Bunyamwera orthobunyavirus (BUNV) is a negative-sense, single-stranded enveloped RNA virus. It is assigned to the Orthobunyavirus genus, in the Bunyavirales order.

Bunyamwera orthobunyavirus can infect both humans and Aedes aegypti (yellow fever mosquito).

It is named for Bunyamwera, a town in western Uganda, where it was isolated in 1943. Reassortant viruses derived from Bunyamwera orthobunyavirus, such as Ngari virus, have been associated with large outbreaks of viral haemorrhagic fever in Kenya and Somalia.

Given information =
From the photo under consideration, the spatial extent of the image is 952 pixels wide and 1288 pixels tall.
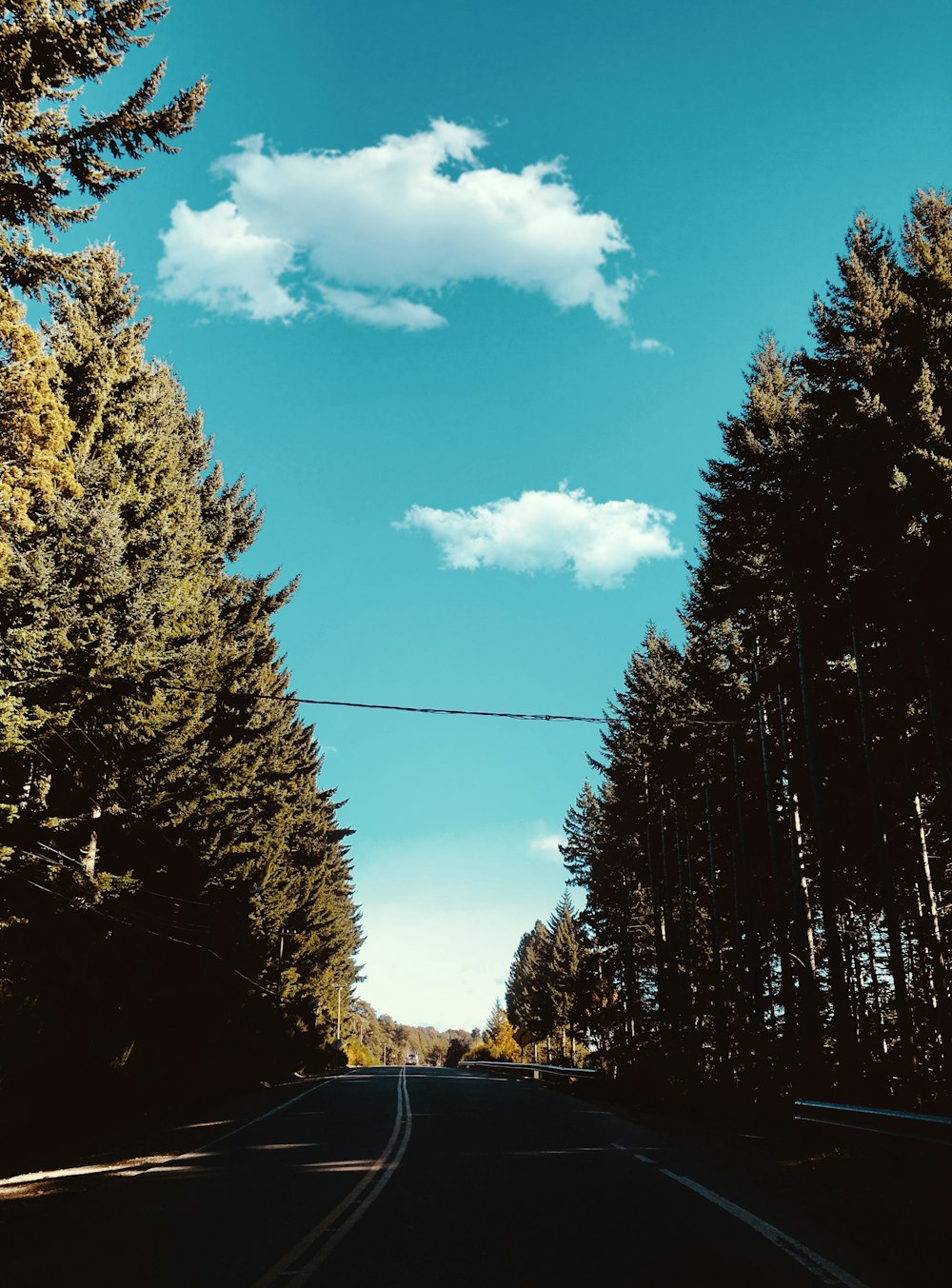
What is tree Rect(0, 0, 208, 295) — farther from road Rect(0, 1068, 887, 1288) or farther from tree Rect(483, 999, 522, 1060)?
tree Rect(483, 999, 522, 1060)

What you should do =
Could you print the part of the Bunyamwera virus text starting with "It is named" and going on through "Kenya and Somalia." word for word?

Answer section =
It is named for Bunyamwera, a town in western Uganda, where it was isolated in 1943. Reassortant viruses derived from Bunyamwera orthobunyavirus, such as Ngari virus, have been associated with large outbreaks of viral haemorrhagic fever in Kenya and Somalia.